- EXCERPT -
*** Block opens ***

Shareholders in the GCP Student Living Reit may see little immediate difference in fees despite the investment management charge being sliced 25%.
GCP Student Living will reduce Gravis’s investment management fee from 1% of net asset value to 0.75% but property management fees, which reach up to 0.25% of NAV, will now be paid directly by the Reit.
“In some years the fee retained by the investment manager may be unchanged under the new arrangements,” says Winterflood Investment Trusts analyst Emma Bird.
For the 12-month period ended 30 June, property management fees were 0.18%, meaning Gravis netted 0.82% from the management fees. The board of GCP Student Living has therefore stated investors would have saved £0.6m or 7% had the new fee arrangement been in place over that period.
But Gravis confirmed to Portfolio Adviser that property management fees were slightly lower in the last year due to the effect of Covid-19.
GCP Student Living, which is managed by Nick Barker (pictured), Stephen Ellis and Tom Ward, has been battered around by the coronavirus pandemic with its premium of 15.3% at the end of January dropping to a discount of 27.2% six months later at the end of July, according to Association of Investment Companies data.
While Bird said it was possible the investment management fee retained by Gravis may be unchanged in some years, it would not be higher than the existing 1% fee under the new arrangements. And new tiered fees means that once the Reit reaches net assets of £950m investment management fees would reduce to 0.6375% and then 0.5625% once assets hit £1.5bn.
“In our opinion, the introduction of tiering in the investment management fee is a positive step as it allows shareholders to share the benefit of economies of scale achieved as the fund grows,” she said.
Net assets currently sit at £775.2m.
Reit strikes up agreement with Scape for property management
Scape Student Living had been responsible for property management for all except two of the GCP Student Living Reit’s assets. It will now be responsible for the entire portfolio.

*** Block closes ***

- DATASET EXCERPTS -
*** Block opens ***

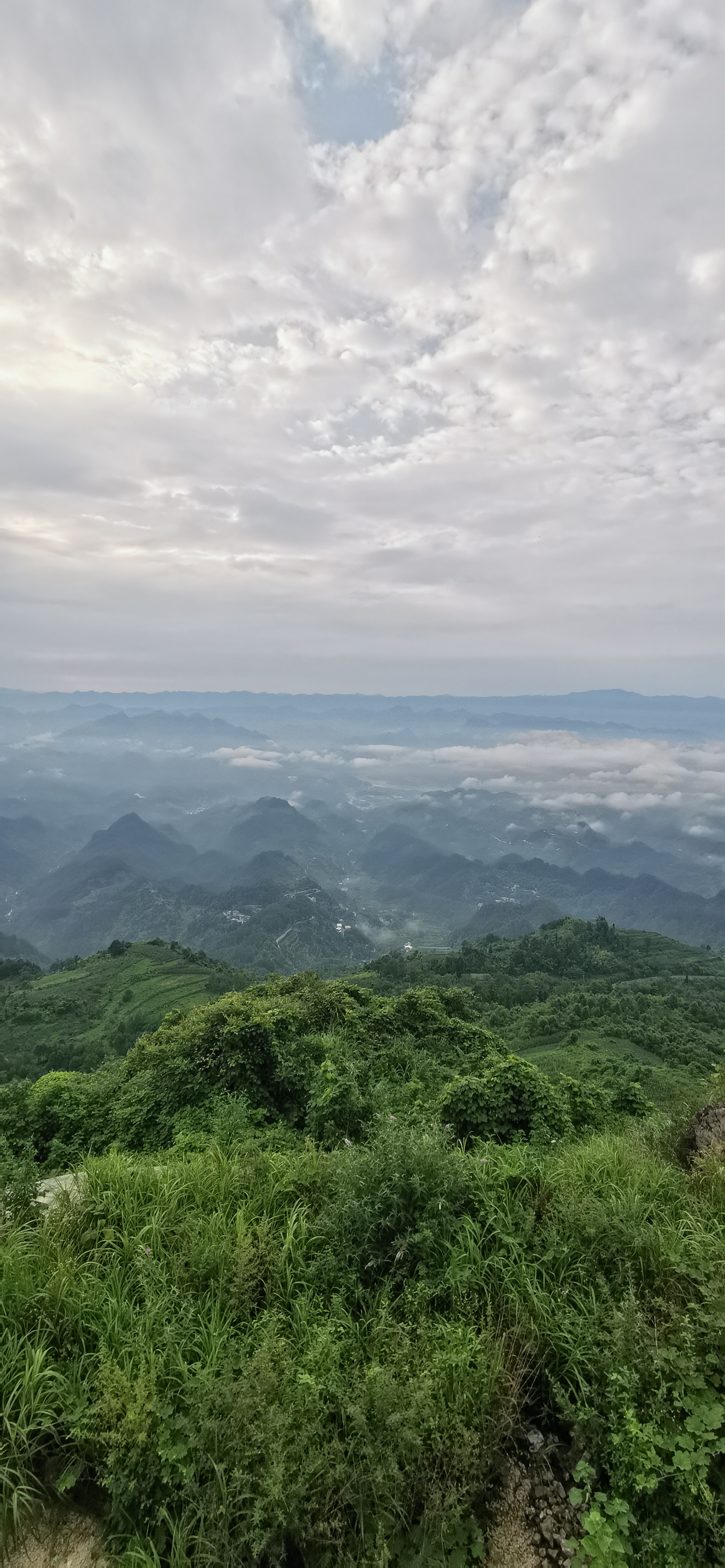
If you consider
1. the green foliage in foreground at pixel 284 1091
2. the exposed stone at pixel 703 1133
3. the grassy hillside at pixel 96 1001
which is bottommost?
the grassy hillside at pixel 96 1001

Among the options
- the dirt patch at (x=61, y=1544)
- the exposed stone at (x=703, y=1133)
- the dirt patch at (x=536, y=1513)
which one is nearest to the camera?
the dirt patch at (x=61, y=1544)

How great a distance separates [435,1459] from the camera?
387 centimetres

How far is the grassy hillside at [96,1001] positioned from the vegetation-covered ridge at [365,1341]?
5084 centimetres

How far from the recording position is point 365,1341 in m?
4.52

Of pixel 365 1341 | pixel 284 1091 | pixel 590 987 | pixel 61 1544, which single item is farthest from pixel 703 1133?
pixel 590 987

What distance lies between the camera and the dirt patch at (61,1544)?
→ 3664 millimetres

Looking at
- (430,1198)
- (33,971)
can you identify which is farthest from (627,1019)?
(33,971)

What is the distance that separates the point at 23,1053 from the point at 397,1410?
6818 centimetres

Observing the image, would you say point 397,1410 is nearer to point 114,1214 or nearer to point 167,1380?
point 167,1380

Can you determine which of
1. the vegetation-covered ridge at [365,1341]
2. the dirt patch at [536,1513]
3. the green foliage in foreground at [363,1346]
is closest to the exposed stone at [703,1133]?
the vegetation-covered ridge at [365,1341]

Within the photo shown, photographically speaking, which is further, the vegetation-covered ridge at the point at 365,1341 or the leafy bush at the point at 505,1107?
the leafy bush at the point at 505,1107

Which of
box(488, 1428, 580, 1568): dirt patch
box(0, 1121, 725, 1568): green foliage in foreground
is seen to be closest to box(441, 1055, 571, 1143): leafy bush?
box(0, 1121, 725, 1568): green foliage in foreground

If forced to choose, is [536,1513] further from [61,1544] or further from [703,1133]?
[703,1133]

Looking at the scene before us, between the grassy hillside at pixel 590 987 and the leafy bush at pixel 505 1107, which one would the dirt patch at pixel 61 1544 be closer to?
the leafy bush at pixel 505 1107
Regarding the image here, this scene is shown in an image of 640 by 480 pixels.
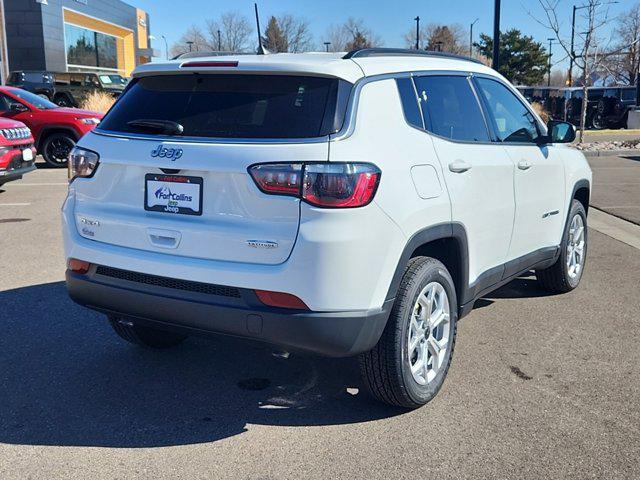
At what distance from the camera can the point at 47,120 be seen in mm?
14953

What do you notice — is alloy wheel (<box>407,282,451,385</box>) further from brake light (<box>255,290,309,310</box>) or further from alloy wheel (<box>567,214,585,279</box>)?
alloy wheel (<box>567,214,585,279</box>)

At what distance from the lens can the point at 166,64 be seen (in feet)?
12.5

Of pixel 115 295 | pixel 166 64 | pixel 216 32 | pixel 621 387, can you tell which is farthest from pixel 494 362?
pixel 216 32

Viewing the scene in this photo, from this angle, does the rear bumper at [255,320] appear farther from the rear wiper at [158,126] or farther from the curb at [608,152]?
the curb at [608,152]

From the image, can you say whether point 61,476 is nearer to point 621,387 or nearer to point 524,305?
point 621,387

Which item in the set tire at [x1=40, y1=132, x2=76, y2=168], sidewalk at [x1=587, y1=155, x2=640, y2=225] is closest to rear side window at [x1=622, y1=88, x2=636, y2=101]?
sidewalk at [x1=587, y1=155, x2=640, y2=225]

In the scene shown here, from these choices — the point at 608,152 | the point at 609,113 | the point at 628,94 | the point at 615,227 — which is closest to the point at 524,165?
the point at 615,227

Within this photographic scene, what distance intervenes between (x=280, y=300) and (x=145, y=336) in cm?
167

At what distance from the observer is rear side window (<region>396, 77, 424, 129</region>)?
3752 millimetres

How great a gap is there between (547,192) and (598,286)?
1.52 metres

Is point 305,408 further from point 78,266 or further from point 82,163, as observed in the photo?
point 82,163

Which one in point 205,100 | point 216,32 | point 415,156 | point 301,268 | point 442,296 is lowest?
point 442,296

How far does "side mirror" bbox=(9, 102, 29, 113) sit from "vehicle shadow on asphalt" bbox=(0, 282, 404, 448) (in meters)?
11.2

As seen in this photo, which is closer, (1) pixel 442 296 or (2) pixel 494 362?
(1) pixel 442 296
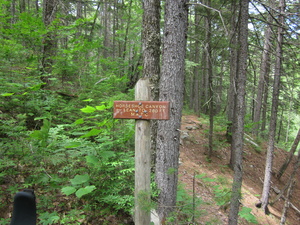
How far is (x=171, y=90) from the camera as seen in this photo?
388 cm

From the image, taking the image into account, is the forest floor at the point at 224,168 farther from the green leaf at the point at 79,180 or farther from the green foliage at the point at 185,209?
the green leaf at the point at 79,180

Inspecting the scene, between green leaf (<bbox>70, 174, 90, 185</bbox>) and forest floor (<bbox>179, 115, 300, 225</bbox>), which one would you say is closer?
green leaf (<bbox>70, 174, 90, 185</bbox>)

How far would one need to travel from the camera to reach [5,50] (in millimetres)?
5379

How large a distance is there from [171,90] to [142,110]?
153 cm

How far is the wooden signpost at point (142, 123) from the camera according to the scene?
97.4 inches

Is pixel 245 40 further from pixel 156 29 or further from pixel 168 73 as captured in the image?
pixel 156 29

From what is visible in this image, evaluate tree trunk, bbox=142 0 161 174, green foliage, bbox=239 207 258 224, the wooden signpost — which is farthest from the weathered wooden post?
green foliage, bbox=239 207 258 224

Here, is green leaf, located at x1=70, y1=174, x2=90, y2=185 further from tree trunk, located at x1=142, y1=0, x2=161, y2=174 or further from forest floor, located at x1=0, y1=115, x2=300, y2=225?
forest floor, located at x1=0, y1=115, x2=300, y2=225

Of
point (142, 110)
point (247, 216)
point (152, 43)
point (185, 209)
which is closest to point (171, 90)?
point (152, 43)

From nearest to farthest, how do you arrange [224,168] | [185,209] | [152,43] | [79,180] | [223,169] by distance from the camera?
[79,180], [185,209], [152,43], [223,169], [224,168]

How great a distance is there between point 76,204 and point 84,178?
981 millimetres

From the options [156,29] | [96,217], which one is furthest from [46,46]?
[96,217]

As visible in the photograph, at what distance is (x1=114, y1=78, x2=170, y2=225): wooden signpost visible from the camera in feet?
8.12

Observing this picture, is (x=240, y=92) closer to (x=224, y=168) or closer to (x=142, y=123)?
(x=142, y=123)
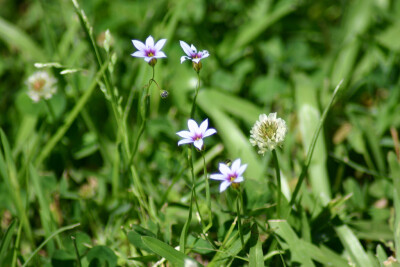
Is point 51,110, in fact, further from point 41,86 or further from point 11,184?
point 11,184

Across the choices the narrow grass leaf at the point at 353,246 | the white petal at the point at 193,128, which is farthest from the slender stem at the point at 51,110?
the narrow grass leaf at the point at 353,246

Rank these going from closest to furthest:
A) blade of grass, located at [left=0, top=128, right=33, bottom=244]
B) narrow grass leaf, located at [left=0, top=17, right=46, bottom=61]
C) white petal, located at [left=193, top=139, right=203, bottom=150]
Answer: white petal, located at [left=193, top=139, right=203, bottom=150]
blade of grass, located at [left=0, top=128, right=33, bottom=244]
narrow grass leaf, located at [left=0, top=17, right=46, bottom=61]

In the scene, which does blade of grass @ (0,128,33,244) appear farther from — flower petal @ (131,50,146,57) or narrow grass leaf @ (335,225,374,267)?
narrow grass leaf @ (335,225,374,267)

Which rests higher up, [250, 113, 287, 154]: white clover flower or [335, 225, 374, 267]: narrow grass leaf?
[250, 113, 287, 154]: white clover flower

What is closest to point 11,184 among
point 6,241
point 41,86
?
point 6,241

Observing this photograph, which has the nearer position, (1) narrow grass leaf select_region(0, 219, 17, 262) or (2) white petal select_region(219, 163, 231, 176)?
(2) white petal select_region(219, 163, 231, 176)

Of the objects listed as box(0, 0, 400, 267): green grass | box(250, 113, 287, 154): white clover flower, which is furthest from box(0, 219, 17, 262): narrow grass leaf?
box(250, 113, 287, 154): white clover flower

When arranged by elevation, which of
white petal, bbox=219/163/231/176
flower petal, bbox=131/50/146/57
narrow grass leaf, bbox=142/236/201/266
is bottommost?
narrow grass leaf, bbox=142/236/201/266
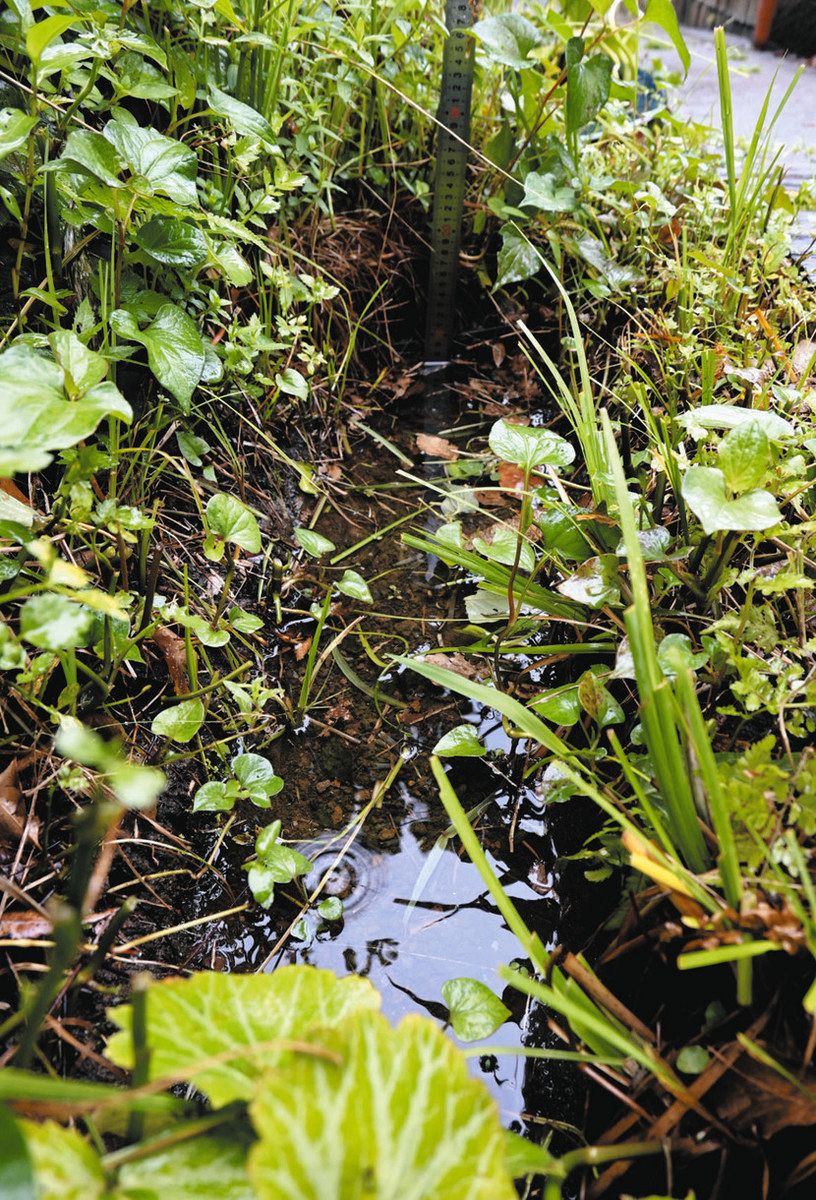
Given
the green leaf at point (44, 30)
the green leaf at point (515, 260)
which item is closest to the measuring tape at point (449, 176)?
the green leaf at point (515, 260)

*** Block closes ***

- THE TASK -
Pick up the article on GCP Student Living's fee changes after its last sentence and continue it.

- ANSWER SECTION -
The chairman of Scape, Nigel Taee, and its global chief executive, Tom Ward, have resigned as directors of Gravis. Neither had been involved in investment management immediately prior to their resignations, an RNS said.
The RNS also stated that one remaining unnamed director at Gravis indirectly holds a 6% stake in Scape.
The GCP Student Living board also stated investors were set to save approximately £0.8m, based on last year’s accounts, as Scape takes on “certain employment cost overheads” that were previously incurred by the Reit.
A clause has also been written into the property management agreement stating that only 80% of fees will be paid in the case of a pandemic or epidemic, including the currently Covid-19 pandemic, that “materially and adversely” affected occupancy.
Bird said she was not aware of other Reits or property investment trusts that had introduced a pandemic clause into their property management arrangements.
She said there were positives from the link between property management costs and income earned under the new arrangement “as it allows greater costs savings in years where income is lower and vice versa”.
For purpose-built student accommodation, Scape will take a fee of 4% of total income and 1.25% of net operating income. In all other assets it will take a fee of 2% of income.